We observed a statistically significant three-way interaction between intervention, week, and time of day for both sC and sAA. These interactions mainly reflected group differences during week 2. In week 2, sC and sAA increased during the massage, but this was followed by significant decreases. In the third week, sC and sAA had already dropped simultaneously by the end of the massage. A deeper exploration of the contextual conditions of nurse–patient interactions during massage is required. Our results also appear to indicate the added value of building environmental and psychosocial models in clinical studies using stress biomarkers, as has been done in other studies with healthy populations (Maratos et al. 2017; Marchand et al. 2014, 2016). Finally, this pilot study demonstrates the need to perform several massages before observing biological modifications in patients with dementia.

This study also suggests that there is a positive effect on agitation 3 h after a hand massage, but surprisingly, the intervention exhibited a greater effect during the two first weeks of the intervention than during the third week. In addition, the results of this study reveal high mean levels of sC and sAA in cognitively impaired patients hospitalized in an acute geriatric psychiatry service. This may suggest high stress levels and/or HPA axis (Popp et al. 2015) and possibly ANS dysregulation (Schumacher et al. 2013) in this population.

Performing hand massage on agitated, cognitively impaired patients, which initially appears to be a simple activity without side effects (Holliday-Welsh et al. 2009; Remington 2002), is nevertheless very complex as it typically involves multiple implicit and automatic cultural and social interpretations (Connor and Howett 2009). Hand massage is a sensitive and intimate relational activity that requires a mutual agreement that is sometimes difficult to obtain from severely cognitively impaired patients.

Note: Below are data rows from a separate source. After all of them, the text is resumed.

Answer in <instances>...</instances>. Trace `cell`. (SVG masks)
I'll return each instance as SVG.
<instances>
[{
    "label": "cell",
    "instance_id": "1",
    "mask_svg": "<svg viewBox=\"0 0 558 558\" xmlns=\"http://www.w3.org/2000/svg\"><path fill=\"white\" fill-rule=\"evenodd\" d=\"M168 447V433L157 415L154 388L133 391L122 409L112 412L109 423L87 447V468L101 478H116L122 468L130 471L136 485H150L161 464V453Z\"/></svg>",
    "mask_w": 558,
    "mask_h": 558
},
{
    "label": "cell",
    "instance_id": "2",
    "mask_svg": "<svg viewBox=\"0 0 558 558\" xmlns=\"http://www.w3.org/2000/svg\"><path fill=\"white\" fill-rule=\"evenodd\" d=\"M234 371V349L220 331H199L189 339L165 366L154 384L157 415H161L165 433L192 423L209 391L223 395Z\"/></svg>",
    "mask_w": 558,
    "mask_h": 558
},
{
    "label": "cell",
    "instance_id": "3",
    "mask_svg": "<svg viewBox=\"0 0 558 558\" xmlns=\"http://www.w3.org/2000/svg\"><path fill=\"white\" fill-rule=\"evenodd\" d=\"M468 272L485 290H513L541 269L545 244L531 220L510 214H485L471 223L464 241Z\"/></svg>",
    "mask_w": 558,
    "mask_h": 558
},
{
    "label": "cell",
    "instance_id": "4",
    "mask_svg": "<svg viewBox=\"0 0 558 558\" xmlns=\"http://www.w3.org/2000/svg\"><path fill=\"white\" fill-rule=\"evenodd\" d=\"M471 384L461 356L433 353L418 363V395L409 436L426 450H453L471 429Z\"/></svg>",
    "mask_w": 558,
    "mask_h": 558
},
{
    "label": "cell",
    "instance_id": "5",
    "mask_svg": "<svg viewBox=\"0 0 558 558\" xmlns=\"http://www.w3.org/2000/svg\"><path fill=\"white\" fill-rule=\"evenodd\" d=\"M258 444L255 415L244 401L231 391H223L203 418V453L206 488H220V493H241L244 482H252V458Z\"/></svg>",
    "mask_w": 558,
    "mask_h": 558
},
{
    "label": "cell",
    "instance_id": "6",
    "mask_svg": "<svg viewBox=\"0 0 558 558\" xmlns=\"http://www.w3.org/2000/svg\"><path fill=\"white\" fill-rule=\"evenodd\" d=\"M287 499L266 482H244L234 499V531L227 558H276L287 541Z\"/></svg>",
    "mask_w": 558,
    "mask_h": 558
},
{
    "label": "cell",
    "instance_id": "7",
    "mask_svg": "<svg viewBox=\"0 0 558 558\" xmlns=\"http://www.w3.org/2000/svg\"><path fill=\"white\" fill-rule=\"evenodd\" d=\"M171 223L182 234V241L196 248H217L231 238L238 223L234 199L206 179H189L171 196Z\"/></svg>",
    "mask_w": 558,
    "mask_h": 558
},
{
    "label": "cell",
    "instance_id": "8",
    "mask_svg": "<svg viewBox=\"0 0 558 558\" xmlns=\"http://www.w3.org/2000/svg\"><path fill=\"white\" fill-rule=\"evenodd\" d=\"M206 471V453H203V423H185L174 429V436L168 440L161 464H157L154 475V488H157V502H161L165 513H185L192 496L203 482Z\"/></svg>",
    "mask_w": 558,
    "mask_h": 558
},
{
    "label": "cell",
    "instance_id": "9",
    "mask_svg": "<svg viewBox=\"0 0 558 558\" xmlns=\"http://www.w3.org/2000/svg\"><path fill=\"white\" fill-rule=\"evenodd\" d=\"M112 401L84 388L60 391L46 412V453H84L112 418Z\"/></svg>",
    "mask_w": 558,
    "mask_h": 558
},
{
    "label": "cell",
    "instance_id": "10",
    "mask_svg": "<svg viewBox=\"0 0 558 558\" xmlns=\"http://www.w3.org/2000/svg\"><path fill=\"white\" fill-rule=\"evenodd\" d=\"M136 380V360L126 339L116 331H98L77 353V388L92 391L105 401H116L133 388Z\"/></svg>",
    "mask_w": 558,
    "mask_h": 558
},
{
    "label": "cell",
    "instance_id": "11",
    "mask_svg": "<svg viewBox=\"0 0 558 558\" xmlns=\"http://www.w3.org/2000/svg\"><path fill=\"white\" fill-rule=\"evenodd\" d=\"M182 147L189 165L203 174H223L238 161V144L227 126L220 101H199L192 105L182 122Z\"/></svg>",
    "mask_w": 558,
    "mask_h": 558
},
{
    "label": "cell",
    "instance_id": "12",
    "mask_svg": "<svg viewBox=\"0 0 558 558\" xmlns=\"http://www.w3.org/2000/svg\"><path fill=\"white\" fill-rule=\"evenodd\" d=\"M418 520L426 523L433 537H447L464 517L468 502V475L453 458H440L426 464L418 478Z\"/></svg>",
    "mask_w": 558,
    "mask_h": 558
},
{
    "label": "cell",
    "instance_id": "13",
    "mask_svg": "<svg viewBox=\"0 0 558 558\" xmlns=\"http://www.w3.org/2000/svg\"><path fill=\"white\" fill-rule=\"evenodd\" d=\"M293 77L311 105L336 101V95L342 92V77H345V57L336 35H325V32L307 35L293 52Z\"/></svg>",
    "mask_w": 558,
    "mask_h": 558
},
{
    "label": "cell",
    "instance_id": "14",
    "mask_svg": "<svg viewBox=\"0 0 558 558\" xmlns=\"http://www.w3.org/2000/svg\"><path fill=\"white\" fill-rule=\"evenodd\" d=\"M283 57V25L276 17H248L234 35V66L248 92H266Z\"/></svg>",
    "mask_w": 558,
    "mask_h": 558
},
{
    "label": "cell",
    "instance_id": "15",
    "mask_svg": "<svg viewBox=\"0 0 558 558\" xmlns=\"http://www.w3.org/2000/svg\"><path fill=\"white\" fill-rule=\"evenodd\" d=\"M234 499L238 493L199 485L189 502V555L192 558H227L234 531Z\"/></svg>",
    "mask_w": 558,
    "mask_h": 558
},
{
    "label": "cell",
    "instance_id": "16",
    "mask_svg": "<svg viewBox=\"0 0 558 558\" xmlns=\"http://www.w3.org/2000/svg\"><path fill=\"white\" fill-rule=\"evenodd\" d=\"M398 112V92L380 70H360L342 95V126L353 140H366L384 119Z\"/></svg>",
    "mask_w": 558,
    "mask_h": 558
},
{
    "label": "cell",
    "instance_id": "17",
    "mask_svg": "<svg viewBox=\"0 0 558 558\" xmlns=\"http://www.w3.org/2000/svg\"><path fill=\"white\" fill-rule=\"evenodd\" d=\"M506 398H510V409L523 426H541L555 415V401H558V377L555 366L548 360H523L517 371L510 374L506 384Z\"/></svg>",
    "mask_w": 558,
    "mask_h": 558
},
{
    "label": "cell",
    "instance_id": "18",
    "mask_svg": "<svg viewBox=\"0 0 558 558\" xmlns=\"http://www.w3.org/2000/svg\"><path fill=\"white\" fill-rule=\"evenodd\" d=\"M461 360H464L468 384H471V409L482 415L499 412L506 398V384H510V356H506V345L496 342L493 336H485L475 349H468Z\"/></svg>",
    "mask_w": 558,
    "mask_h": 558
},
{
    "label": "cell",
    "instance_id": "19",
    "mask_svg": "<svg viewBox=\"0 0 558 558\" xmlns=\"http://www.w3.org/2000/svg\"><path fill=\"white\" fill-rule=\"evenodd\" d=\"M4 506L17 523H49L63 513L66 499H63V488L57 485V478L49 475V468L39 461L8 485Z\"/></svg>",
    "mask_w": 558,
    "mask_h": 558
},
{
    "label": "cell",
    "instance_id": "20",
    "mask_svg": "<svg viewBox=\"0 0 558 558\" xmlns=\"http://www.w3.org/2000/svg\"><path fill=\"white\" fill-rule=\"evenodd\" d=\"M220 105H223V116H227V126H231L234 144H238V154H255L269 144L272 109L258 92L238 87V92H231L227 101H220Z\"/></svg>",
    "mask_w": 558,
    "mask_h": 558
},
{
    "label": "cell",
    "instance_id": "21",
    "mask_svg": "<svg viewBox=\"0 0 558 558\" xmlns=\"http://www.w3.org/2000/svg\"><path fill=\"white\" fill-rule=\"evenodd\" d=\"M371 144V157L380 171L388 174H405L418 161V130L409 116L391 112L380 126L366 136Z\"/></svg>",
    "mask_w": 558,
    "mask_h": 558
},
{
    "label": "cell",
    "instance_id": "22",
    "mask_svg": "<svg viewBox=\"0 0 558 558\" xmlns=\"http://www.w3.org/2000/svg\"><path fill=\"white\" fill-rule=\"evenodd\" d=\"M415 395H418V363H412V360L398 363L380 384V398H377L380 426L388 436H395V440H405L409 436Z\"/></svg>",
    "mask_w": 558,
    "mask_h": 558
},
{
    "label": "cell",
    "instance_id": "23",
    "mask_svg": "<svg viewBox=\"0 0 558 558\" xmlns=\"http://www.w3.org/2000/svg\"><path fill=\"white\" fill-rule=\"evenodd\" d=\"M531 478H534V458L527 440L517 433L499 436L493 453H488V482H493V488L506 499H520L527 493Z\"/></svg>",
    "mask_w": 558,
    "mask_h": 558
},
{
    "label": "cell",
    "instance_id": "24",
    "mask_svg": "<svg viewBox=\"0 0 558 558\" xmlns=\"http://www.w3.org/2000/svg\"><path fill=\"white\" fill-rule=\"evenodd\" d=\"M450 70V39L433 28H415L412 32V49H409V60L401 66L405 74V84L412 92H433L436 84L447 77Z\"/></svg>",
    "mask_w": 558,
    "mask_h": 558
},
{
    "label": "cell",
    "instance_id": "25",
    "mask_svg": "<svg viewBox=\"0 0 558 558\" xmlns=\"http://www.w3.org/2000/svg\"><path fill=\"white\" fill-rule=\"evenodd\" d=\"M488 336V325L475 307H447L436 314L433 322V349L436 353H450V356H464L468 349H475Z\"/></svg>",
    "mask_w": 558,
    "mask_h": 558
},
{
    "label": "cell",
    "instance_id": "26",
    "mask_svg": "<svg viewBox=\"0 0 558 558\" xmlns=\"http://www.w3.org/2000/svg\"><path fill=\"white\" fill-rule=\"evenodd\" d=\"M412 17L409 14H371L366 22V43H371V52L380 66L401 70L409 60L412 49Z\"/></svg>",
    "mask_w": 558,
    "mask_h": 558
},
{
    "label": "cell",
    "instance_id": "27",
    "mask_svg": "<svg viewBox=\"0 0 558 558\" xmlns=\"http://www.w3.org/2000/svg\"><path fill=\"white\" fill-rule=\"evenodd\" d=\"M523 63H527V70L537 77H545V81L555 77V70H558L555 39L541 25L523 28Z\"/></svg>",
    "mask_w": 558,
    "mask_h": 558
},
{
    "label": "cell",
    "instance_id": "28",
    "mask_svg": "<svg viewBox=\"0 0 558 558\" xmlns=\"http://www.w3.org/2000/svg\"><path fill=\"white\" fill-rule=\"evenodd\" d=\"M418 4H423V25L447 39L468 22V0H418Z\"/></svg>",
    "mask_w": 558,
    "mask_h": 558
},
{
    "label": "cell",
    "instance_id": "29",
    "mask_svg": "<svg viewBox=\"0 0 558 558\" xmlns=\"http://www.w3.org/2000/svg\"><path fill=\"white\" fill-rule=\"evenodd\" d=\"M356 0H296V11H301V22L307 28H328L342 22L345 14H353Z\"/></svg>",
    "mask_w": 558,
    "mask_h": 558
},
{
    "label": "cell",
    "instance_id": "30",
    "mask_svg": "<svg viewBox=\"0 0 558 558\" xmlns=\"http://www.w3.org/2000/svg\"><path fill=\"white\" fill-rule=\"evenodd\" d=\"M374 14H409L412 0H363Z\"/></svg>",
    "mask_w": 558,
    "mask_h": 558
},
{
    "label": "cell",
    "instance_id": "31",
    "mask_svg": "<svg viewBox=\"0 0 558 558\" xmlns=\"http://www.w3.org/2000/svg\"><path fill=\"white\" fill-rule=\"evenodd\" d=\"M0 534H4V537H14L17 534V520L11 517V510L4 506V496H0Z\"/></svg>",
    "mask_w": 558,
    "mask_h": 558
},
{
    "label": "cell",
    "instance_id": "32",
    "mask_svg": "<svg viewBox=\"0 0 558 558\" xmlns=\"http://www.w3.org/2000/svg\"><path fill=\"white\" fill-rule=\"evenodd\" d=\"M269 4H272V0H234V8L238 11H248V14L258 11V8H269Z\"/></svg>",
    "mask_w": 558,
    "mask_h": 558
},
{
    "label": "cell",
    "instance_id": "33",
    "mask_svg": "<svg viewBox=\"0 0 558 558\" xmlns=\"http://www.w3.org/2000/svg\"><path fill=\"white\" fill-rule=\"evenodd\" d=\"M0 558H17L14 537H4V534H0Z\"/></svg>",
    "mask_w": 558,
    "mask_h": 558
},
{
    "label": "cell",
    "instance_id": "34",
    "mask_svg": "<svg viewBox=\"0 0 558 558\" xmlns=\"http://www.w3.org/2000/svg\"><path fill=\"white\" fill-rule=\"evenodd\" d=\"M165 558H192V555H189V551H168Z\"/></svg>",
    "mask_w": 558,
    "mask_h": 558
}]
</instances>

It is necessary to gradually introduce hand massage into routine care according to both the preference and pace of each patient and the availability of nurses. Conformity with the massage protocol and the duration of the massages varied due to the decision to adapt the intervention to patients’ needs. The intervention’s feasibility is good, but it requires the flexibility to be able to postpone a massage in the case of patient refusal. Finally, this research is encouraging for the development of pragmatic studies of non-pharmacological interventions while revealing the limits of randomized experimental studies with complex populations. Other approaches, which more effectively consider the characteristics, preferences, and unpredictability of patients with dementia, such as longitudinal randomized crossover studies or in-depth case studies, should be promoted.